Available data below:
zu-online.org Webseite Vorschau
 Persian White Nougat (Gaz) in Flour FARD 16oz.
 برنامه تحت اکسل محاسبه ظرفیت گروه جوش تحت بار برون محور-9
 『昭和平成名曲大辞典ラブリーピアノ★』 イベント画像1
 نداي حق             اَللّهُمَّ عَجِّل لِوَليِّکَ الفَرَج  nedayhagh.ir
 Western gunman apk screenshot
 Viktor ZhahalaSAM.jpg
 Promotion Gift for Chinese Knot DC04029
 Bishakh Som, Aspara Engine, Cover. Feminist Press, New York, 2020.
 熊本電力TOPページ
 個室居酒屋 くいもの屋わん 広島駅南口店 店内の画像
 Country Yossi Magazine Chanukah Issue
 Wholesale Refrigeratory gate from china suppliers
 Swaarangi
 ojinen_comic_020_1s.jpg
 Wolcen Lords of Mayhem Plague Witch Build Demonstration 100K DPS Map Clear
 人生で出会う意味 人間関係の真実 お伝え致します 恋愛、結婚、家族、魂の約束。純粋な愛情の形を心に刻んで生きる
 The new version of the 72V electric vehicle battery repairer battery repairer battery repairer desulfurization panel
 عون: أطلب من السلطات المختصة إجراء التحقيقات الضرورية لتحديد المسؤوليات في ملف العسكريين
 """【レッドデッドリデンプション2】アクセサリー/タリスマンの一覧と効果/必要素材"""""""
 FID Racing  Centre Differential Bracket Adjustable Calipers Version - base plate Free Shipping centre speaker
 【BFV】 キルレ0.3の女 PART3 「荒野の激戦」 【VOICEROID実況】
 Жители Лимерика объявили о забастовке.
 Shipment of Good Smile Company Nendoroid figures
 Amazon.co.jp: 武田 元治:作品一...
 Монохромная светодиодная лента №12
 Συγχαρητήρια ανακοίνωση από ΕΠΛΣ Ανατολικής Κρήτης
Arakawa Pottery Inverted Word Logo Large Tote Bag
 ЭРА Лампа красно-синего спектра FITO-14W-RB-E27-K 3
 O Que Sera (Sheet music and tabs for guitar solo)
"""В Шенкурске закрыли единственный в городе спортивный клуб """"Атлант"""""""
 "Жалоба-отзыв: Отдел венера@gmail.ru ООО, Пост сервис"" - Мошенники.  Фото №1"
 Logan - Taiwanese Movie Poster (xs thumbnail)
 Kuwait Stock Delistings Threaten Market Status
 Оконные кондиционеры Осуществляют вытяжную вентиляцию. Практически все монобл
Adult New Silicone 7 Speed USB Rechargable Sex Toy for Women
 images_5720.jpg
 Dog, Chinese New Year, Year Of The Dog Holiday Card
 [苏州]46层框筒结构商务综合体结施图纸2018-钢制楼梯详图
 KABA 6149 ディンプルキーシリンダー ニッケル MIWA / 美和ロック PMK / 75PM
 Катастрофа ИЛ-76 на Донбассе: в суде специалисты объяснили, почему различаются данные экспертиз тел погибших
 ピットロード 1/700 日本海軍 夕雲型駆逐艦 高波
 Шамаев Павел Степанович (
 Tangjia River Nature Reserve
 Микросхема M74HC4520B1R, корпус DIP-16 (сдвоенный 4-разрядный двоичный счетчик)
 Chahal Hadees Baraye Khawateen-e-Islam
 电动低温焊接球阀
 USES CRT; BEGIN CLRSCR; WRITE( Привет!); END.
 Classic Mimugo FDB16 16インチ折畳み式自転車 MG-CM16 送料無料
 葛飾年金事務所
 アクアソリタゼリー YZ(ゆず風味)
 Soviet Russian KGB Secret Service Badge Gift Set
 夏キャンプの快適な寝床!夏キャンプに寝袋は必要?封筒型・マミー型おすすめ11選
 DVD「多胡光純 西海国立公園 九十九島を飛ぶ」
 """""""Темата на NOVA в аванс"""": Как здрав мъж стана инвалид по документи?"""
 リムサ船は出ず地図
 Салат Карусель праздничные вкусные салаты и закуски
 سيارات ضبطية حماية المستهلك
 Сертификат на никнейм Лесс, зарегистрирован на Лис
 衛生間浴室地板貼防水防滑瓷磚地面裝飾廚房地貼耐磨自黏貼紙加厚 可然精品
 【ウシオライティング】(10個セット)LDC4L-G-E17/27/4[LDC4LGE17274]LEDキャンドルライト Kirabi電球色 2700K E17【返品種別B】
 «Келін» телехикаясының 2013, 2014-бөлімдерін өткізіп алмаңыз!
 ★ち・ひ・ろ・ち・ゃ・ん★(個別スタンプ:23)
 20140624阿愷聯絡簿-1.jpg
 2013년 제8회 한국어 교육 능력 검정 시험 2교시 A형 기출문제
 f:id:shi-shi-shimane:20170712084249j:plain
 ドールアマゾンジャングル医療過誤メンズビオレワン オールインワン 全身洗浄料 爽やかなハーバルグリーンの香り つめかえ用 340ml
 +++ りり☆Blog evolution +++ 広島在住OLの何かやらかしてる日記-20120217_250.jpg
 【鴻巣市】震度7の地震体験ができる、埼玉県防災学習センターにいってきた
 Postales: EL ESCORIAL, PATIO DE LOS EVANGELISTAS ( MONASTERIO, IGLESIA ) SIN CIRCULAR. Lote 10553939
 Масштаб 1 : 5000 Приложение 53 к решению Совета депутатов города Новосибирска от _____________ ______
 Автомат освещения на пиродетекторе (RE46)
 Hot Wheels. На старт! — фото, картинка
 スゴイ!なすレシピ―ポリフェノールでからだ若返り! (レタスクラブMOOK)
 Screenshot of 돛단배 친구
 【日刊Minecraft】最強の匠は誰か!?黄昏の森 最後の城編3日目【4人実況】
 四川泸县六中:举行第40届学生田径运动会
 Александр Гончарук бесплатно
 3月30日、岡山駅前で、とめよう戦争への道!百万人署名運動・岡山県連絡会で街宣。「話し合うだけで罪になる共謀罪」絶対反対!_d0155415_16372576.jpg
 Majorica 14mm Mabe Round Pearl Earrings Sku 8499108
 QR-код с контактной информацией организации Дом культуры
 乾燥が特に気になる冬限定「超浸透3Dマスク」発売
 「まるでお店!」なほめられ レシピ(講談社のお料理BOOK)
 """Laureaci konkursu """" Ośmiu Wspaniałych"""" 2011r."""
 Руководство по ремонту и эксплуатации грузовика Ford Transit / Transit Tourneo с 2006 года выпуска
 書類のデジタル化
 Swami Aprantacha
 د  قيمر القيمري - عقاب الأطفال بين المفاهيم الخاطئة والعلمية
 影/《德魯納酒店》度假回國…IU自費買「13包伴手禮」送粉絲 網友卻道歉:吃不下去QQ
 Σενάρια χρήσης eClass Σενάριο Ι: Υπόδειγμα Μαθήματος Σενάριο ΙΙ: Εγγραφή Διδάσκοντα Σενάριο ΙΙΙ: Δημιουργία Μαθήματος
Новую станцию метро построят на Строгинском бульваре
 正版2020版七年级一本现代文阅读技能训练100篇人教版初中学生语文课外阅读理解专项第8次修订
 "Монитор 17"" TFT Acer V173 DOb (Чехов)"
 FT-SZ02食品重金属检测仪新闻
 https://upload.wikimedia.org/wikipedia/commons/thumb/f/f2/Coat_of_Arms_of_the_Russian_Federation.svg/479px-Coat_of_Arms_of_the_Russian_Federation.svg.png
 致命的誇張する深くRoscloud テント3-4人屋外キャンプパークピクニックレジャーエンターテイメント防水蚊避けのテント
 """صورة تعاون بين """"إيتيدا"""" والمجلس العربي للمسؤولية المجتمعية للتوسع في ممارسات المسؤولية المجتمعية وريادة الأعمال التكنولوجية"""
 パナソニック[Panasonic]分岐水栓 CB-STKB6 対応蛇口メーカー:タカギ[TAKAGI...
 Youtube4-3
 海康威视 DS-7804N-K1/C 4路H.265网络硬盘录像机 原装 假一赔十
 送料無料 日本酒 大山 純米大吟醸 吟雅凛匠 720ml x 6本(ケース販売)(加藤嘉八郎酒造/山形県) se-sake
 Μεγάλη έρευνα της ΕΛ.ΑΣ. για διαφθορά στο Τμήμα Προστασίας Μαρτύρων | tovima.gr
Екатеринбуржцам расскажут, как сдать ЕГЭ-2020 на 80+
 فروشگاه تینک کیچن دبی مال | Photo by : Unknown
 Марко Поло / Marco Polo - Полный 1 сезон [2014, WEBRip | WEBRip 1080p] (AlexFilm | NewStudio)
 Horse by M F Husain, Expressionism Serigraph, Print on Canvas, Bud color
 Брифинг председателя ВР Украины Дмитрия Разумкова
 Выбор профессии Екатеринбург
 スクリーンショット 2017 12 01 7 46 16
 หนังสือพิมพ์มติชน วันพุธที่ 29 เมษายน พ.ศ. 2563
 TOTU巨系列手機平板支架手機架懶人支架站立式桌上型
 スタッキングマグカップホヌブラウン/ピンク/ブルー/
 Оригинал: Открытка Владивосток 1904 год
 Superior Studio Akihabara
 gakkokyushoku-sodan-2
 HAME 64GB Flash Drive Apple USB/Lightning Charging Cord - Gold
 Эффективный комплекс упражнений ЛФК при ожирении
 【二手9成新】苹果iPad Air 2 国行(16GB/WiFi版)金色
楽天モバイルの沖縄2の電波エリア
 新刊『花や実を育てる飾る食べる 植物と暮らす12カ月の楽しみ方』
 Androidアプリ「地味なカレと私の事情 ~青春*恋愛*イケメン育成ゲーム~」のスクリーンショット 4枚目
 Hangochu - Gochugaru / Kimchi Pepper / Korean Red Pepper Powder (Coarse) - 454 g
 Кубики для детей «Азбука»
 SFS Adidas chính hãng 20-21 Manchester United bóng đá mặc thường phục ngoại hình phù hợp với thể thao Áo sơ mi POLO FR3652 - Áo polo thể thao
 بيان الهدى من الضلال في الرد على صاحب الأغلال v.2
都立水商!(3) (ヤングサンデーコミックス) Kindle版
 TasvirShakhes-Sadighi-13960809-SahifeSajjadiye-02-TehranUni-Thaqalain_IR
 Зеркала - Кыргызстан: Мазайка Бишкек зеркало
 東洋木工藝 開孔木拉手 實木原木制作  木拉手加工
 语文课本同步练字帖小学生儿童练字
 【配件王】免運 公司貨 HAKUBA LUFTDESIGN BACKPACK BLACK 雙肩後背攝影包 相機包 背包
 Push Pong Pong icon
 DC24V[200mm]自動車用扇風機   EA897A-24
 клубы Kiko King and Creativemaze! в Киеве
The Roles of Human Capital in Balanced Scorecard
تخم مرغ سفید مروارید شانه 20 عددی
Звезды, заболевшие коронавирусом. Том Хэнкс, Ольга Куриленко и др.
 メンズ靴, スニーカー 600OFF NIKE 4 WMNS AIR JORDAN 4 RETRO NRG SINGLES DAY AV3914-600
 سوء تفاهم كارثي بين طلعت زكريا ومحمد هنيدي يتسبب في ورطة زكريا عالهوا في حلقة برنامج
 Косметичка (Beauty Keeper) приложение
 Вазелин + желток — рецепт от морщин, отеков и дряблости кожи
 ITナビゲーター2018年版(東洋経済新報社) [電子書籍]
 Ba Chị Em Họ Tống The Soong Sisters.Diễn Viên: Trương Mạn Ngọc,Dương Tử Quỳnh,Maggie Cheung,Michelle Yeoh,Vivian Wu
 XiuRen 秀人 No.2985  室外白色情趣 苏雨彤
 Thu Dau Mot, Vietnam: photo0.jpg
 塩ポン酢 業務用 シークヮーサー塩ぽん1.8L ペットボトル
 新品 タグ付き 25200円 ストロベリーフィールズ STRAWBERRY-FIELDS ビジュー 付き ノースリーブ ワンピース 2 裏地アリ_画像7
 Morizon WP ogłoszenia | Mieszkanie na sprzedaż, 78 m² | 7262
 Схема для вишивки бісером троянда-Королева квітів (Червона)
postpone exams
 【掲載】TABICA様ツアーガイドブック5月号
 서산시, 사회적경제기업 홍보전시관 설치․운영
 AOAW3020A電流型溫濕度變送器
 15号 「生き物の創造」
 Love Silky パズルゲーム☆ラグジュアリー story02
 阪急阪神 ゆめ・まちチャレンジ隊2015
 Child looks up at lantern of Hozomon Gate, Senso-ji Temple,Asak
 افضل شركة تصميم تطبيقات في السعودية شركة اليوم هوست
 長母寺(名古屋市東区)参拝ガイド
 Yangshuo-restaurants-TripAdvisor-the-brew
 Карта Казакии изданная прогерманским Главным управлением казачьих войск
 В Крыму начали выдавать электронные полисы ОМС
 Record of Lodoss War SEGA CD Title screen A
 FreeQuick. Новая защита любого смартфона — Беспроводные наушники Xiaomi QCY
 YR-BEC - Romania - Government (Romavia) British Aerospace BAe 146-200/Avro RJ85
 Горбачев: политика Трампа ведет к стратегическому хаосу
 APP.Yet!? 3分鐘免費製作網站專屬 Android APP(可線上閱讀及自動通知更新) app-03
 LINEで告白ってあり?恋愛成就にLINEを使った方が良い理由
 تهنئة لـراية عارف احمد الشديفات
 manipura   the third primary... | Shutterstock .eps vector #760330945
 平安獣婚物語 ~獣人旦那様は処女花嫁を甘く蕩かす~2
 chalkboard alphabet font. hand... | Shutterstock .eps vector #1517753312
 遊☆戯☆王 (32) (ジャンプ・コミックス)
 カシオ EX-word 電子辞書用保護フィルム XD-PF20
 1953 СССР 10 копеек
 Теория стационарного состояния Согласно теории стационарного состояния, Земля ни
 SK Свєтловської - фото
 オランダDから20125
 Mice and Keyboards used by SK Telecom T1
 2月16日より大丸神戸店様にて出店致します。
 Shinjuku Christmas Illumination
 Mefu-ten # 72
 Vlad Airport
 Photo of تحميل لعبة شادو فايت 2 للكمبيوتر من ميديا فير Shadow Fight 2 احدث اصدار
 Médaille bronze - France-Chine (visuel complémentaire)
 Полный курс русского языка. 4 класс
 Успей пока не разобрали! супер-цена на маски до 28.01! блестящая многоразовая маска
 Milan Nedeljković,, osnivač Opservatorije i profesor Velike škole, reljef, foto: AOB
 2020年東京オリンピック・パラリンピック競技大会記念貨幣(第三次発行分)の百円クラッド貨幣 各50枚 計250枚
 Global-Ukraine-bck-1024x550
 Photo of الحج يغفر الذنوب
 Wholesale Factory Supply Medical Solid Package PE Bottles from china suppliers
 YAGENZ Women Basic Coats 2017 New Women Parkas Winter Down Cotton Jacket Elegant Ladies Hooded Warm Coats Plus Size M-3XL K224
End of Available data.
Work instructions: Return, with no change at all, every line in the entries above from the line containing "Shipment of Good" through the line containing "衛生間浴室地板貼防水防滑瓷磚地面裝飾廚房地貼耐磨自黏貼紙加厚 可然精品".

Exercise answer:
 Shipment of Good Smile Company Nendoroid figures
 Amazon.co.jp: 武田 元治:作品一...
 Монохромная светодиодная лента №12
 Συγχαρητήρια ανακοίνωση από ΕΠΛΣ Ανατολικής Κρήτης
Arakawa Pottery Inverted Word Logo Large Tote Bag
 ЭРА Лампа красно-синего спектра FITO-14W-RB-E27-K 3
 O Que Sera (Sheet music and tabs for guitar solo)
"""В Шенкурске закрыли единственный в городе спортивный клуб """"Атлант"""""""
 "Жалоба-отзыв: Отдел венера@gmail.ru ООО, Пост сервис"" - Мошенники.  Фото №1"
 Logan - Taiwanese Movie Poster (xs thumbnail)
 Kuwait Stock Delistings Threaten Market Status
 Оконные кондиционеры Осуществляют вытяжную вентиляцию. Практически все монобл
Adult New Silicone 7 Speed USB Rechargable Sex Toy for Women
 images_5720.jpg
 Dog, Chinese New Year, Year Of The Dog Holiday Card
 [苏州]46层框筒结构商务综合体结施图纸2018-钢制楼梯详图
 KABA 6149 ディンプルキーシリンダー ニッケル MIWA / 美和ロック PMK / 75PM
 Катастрофа ИЛ-76 на Донбассе: в суде специалисты объяснили, почему различаются данные экспертиз тел погибших
 ピットロード 1/700 日本海軍 夕雲型駆逐艦 高波
 Шамаев Павел Степанович (
 Tangjia River Nature Reserve
 Микросхема M74HC4520B1R, корпус DIP-16 (сдвоенный 4-разрядный двоичный счетчик)
 Chahal Hadees Baraye Khawateen-e-Islam
 电动低温焊接球阀
 USES CRT; BEGIN CLRSCR; WRITE( Привет!); END.
 Classic Mimugo FDB16 16インチ折畳み式自転車 MG-CM16 送料無料
 葛飾年金事務所
 アクアソリタゼリー YZ(ゆず風味)
 Soviet Russian KGB Secret Service Badge Gift Set
 夏キャンプの快適な寝床!夏キャンプに寝袋は必要?封筒型・マミー型おすすめ11選
 DVD「多胡光純 西海国立公園 九十九島を飛ぶ」
 """""""Темата на NOVA в аванс"""": Как здрав мъж стана инвалид по документи?"""
 リムサ船は出ず地図
 Салат Карусель праздничные вкусные салаты и закуски
 سيارات ضبطية حماية المستهلك
 Сертификат на никнейм Лесс, зарегистрирован на Лис
 衛生間浴室地板貼防水防滑瓷磚地面裝飾廚房地貼耐磨自黏貼紙加厚 可然精品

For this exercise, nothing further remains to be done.